Answer :
Final answer:
The equation for the instantaneous current through a circuit with an alternating e.m.f. applied to an inductance is I = 2.2 sin 100πt A. An a.c. galvanometer in the circuit would display the RMS value of the current as approximately 1.555 A.
Explanation:
The application of the alternating e.m.f. E = 220 sin 100πt to a circuit with an inductance of (1/π) henry leads us to the procedure of calculating the instantaneous current through the circuit. The inductive reactance (X_L) of the inductor can be calculated with the formula X_L = ωL, where ω is the angular frequency of the applied voltage, and L is the inductance. In this case, ω = 100π rad/s. Therefore, the inductive reactance is ωL = (100π)(1/π) = 100 Ω. The instantaneous current through the circuit can be derived using Ohm's law for AC circuits, which is I = V/Z, where V is the applied voltage and Z is the impedance. Since only inductance is present, Z = X_L. Thus, the equation for the current becomes I = E/X_L = 220 sin 100πt / 100, which simplifies to I = 2.2 sin 100πt A.

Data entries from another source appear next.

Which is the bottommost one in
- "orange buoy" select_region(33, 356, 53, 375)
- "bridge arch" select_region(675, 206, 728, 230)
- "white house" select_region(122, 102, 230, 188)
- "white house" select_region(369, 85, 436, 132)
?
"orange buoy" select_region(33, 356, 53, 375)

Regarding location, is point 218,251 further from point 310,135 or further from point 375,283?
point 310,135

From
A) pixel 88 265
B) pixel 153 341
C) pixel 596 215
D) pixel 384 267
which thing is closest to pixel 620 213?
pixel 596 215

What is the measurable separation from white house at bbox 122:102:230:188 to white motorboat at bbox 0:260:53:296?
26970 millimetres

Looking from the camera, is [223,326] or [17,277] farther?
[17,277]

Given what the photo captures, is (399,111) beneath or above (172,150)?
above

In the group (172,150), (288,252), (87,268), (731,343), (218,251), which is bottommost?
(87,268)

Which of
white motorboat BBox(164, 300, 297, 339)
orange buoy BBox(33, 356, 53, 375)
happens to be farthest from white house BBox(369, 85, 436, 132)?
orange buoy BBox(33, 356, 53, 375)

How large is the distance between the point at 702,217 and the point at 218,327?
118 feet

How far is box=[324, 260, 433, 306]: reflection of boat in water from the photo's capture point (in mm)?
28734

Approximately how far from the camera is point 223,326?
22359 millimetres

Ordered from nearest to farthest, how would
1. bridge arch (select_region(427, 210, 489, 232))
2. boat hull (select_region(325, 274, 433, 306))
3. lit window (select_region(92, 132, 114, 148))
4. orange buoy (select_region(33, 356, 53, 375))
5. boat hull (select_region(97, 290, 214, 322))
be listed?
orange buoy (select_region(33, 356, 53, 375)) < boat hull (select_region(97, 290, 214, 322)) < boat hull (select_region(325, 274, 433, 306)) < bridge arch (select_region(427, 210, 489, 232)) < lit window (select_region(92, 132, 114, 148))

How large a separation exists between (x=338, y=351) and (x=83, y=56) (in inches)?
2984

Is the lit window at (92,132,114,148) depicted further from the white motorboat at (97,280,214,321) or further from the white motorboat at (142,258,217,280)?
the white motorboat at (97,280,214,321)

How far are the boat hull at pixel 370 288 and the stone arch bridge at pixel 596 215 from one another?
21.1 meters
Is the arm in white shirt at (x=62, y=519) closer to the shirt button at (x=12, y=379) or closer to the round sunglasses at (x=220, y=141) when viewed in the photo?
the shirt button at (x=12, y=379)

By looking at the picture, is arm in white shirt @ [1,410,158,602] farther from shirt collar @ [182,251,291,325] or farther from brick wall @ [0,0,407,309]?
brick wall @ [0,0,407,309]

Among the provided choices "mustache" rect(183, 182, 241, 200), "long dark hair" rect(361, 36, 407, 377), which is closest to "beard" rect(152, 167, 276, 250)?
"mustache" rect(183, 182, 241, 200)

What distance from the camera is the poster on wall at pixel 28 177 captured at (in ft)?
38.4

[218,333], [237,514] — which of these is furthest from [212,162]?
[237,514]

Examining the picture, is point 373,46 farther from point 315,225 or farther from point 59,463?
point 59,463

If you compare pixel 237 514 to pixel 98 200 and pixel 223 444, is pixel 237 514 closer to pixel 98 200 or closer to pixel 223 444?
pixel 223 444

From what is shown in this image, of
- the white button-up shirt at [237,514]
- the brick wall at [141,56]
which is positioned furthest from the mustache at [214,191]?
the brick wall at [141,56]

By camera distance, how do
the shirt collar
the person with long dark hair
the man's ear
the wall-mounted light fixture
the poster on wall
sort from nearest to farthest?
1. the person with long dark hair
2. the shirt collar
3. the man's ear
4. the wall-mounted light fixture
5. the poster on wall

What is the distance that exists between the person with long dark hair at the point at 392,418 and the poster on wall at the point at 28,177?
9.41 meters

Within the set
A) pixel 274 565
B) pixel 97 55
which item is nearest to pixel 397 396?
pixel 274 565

Regarding the reading of an a.c. galvanometer connected in the circuit, it would measure the root mean square (RMS) value of the current, not the instantaneous current. The RMS value of an AC current is I_{RMS} = I_{max}/√2, where I_{max} is the maximum (or peak) value of the current. Therefore, the RMS current in this circuit is 2.2/√2 A, which is approximately 1.555 A. This value represents the effective current that would be displayed on the galvanometer.